But Djibouti is hardly in a position to push back against China and its ambitious US$1 trillion Belt and Road Initiative (BRI), of which Djibouti’s ports and railways on the Horn of Africa will play pivotal roles.
A complete Chinese takeover of the port in Doraleh along the lines of what happened to Sri Lanka’s Hambantota could have consequences for supplying the 4,000 or so troops that the US maintains at its base in Djibouti.
At the same time, there are signs that China may not be entirely pleased with the Guelleh regime. According to a report by the Australia-based Lowy Institute in May this year, “the smell of bad business, coupled with corruption and bureaucracy issues, have soured attitudes in Beijing. Djibouti did not help matters by announcing that it would re-tender contracts with China on two airports last October.”

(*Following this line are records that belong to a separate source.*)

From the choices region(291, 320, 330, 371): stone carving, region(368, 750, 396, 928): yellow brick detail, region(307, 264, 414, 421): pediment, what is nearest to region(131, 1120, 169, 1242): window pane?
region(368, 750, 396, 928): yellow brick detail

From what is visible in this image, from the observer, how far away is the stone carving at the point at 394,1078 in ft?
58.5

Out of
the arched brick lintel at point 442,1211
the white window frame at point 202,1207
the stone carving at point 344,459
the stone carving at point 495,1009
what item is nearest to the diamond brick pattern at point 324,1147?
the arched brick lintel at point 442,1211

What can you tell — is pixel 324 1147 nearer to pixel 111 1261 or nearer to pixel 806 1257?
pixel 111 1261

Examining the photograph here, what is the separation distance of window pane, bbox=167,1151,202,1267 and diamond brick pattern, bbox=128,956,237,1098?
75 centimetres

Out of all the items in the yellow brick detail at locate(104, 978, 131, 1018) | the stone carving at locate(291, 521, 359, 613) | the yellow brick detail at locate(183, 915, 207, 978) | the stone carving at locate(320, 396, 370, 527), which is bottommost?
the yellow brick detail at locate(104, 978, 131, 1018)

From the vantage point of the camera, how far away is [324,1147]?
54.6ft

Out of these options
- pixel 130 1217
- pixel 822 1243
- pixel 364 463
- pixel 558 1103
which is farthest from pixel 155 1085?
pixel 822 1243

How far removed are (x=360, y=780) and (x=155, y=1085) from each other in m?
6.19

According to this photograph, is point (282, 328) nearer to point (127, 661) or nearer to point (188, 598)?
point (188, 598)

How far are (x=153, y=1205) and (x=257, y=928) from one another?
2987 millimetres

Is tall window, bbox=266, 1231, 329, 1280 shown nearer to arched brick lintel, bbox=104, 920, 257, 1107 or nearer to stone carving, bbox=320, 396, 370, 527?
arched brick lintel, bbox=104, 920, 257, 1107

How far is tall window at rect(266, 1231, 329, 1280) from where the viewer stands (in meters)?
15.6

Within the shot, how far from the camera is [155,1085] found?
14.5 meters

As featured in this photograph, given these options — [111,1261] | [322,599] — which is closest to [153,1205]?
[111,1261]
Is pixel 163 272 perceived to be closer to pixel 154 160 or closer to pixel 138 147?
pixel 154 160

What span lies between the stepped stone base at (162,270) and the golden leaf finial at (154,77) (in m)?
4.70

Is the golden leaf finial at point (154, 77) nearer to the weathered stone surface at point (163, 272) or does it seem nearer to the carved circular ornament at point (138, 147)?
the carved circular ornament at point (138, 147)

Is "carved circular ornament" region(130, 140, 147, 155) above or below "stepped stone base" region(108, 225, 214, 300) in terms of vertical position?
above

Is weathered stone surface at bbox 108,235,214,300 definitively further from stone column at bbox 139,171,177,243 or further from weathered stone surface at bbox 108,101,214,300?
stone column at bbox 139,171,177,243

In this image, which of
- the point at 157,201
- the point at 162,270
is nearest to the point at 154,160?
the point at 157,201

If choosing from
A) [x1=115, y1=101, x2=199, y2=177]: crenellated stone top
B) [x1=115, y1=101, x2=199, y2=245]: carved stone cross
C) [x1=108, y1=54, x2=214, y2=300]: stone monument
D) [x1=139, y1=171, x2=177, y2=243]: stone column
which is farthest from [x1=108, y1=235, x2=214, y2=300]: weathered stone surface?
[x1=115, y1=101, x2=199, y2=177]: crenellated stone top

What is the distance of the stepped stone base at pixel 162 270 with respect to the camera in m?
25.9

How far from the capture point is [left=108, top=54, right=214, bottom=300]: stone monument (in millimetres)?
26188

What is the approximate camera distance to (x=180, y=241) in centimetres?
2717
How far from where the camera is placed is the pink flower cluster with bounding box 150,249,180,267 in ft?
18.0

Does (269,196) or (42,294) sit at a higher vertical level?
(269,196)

Observers believe the move is likely posturing on the part of the Djibouti government and given Beijing’s strong and rising influence over the country that Chinese companies will ultimately get the re-tendered contracts.
According to The Maritime Executive, a leading publication of global maritime news, “Djibouti is not a signatory to the World Bank’s International Center for Settlement of Investment Disputes. Given the authoritarian nature of the government, the level of opacity in business transactions is likely to expose companies to corruption and compliance risks.”
The Djibouti government’s takeover this year of the Doraleh Container Terminal from contracted Dubai operator DP World and subsequent non-adherence to a ruling in favor of the company handed down by the London Court of International Arbitration underscored the risk of doing business with the Guelleh regime.
While the West may lament such arbitrary and legally questionable moves, without a change in government, Western nations have few avenues to force change. And despite the setbacks for China over the airport projects, its dominant role in Djibouti is still secure.
China’s emerging strong position in Djibouti will inevitably have implications for the geopolitical balance of the entire Indian Ocean region. The question is whether the present political stability will hold, or if Djibouti’s authoritarian regime will be plunged into the same political pandemonium that has plagued its neighbors.
If that eventually happens, Djibouti’s current balancing act between Chinese and Western base operators could be thrown off-kilter. For the tiny, strategically positioned nation on the Horn of Africa is already a superpower playground where even the slightest misstep could seemingly trigger a wider conflict.